WHAT IS BEING ASKED: Among the entries below, please repeat exactly and only the lines from the line containing "MTD OEM-190-182A - Assembling" to the line containing "Bästa Comic Creator-appar", both lines included.

DATA SHOWN:
══════════════════════════════
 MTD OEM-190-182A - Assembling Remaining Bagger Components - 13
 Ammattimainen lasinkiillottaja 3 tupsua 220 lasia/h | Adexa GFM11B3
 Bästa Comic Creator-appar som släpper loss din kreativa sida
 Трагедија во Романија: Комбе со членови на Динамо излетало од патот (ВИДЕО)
══════════════════════════════
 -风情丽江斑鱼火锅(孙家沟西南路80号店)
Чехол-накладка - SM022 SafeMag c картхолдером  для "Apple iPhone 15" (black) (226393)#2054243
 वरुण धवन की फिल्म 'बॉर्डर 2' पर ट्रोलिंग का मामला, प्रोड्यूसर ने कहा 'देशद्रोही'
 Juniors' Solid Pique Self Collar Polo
══════════════════════════════
EXERCISE RESULT:
 MTD OEM-190-182A - Assembling Remaining Bagger Components - 13
 Ammattimainen lasinkiillottaja 3 tupsua 220 lasia/h | Adexa GFM11B3
 Bästa Comic Creator-appar som släpper loss din kreativa sida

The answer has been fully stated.